The producer promises quite a lot of virtues. ASAQ - the name of this fixed combination of artesunate and amodiaquine - is the result of an original form of cooperation between the public and private sectors.
Sold according to the principle of "no-profit-no-loss", the new drug will cost less than one US dollar per full treatment of three days for an adult, minus 50 cents for a child. Speaking of children - for the first time an anti-malaria drug is offered automatically for adults and in a different form for specific paediatric use.
This product, sold at a low price, is also patent-free. Anyone who wants to can copy it, thus producing even cheaper generics in for example Africa.

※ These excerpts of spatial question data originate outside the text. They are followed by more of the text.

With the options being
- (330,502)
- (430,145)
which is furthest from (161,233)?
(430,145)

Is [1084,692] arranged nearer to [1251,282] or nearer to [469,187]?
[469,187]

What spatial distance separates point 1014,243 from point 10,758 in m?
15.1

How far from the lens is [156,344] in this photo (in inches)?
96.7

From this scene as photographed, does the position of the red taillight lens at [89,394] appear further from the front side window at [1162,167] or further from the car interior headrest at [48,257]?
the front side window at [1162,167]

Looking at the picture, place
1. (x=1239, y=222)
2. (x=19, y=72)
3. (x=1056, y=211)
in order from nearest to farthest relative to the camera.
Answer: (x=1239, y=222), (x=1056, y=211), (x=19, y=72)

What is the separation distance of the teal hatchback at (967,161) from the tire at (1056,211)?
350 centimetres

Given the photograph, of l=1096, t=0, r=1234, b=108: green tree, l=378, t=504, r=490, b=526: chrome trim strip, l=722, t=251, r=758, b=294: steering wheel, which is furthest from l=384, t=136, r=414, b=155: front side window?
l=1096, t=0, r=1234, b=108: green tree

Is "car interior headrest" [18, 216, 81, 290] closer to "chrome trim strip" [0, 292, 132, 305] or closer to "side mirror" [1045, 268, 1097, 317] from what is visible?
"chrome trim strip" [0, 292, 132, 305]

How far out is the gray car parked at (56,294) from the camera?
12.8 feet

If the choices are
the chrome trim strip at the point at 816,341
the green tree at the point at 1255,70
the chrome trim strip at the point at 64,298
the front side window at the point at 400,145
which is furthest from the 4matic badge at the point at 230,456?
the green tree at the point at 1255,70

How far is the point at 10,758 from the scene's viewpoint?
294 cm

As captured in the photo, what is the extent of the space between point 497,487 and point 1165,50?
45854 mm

Of the 41 African countries which recommend Artemisinin Combination Therapies (ACT), which is also promoted by the World Health Organisation (WHO), about twenty have chosen artesunate-amodiaquine (ASAQ) as a first-line treatment. Thus opportunities are opening up for this new formulation.
It will be produced in Morocco in a factory working to the highest modern standards, and will be exported from this summer. The cards are on the table: the intention is to make ASAQ a major drug, evaluated, tested and produced according to cutting-edge standards, but yet accessible to all - an elegant way of allowing southern countries to circumvent the lack of goodwill by certain governments and giants in the industry.

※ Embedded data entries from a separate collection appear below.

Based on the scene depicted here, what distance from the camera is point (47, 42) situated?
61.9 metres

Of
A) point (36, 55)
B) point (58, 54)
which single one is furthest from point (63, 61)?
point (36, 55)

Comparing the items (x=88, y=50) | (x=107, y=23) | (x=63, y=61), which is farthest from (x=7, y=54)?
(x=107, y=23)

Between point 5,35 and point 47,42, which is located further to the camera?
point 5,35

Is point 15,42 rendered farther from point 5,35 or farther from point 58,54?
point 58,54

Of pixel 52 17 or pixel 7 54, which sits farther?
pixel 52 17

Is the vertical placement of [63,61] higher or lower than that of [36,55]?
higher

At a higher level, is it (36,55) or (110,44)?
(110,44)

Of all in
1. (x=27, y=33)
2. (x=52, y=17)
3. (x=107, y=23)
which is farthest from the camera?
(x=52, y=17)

Even though the fourth biggest pharmaceutical company in the world - the French company Sanofi Aventis - is involved in this venture, ASAQ has broken away from the traditions of the "Big Pharma" companies.
It is the result of cooperation between this company and the international initiative, DNDI (Drugs for Neglected Diseases Initiative). This initiative is led by the Oswaldo Cruz/Farmaguinhos Foundation (Brazil), the Indian Council for Medical Research, the Kenya Medical Research Institute and the Malay government.
Those are the developing countries involved. The other side comprises, in France, the Institut Pasteur and the NGO Médecins sans Frontičres (MSF), with all the partners benefiting from support under the Special Programme for Research and Training in Tropical Diseases (TDR) co-sponsored by the United Nations Development Programme (UNDP), the World Bank and the WHO.